== TEXTO DO DOCUMENTO ==

= = = = =

CULTURA

Baiacu: a nova publicação de Laerte e Angeli

Os cartunistas reuniram colegas na Casa do Sol, que pertenceu a Hilda Hist, para lançar uma publicação a partir de experimentos de residência artística
Por Marcelo Menna Barreto / Publicado em 14 de novembro de 2017

Foto: Rafael Roncato/Casa do Sol / Divulgação

Foto: Rafael Roncato/Casa do Sol / Divulgação

Dois dos mais importantes cartunistas da atualidade, Laerte e Angeli se reúnem novamente para mais uma vez marcar a história dos quadrinhos brasileiros. Lançam nesse próximo dia 18, sábado, no Sesc Ipiranga, em São Paulo, a revista Baiacu (Editora Todavia).

Os cartunistas Laerte e Angeli, autores de Piratas do Tietê (Laerte) e Os Skrotinhos e Rê Bordosa (Angeli), entre tantos outros personagens icônicos da então cena underground que definia o estilo das HQs, que floresceu na década de 1980, por meio das revistas Chiclete com Banana e Piratas do Tietê; e mais tarde, na década de 1990, Los Três Amigos. Essa última reunia Angeli, Laerte e Glauco (morto em 2010).

= = = = =

== DADOS FORNECIDOS ==
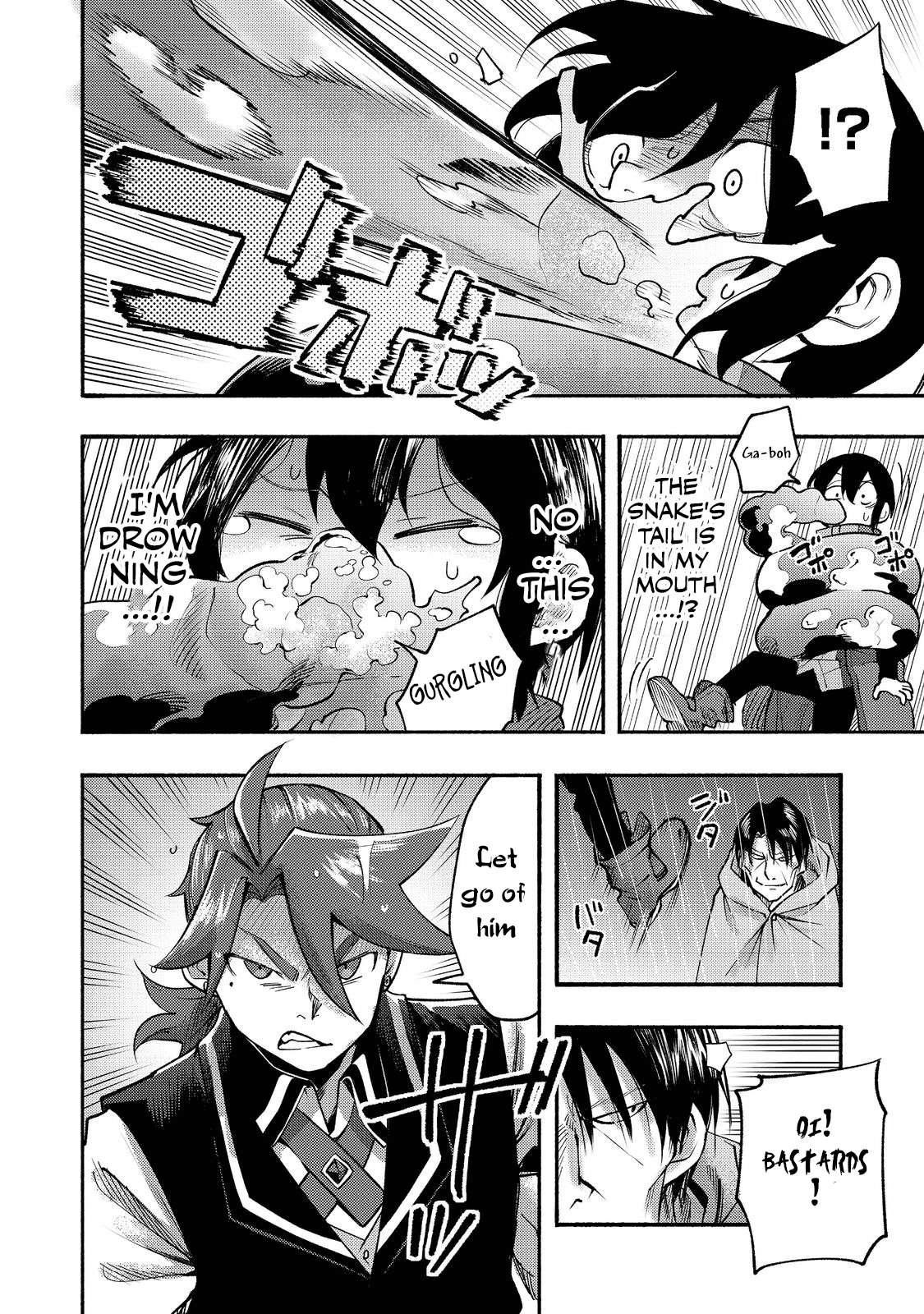 Page 3 of Chapter 7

= = = = =

== PERGUNTAS ==
(1) Segundo a matéria sobre a revista Baiacu, para que os cartunistas reuniram colegas na Casa do Sol?
(2) De acordo com a matéria sobre a revista Baiacu, onde será o lançamento da revista?
(3) Liste todas as revistas citadas na matéria sobre a revista Baiacu.
Os dados não têm relação com o texto.

== RESPOSTAS ==
(1) Eles reuniram os colegas para lançar uma publicação feita a partir de experimentos de residência artística.

(2) No Sesc Ipiranga, em São Paulo.

(3)
- Baiacu
- Chiclete com Banana
- Piratas do Tietê
- Los Três Amigos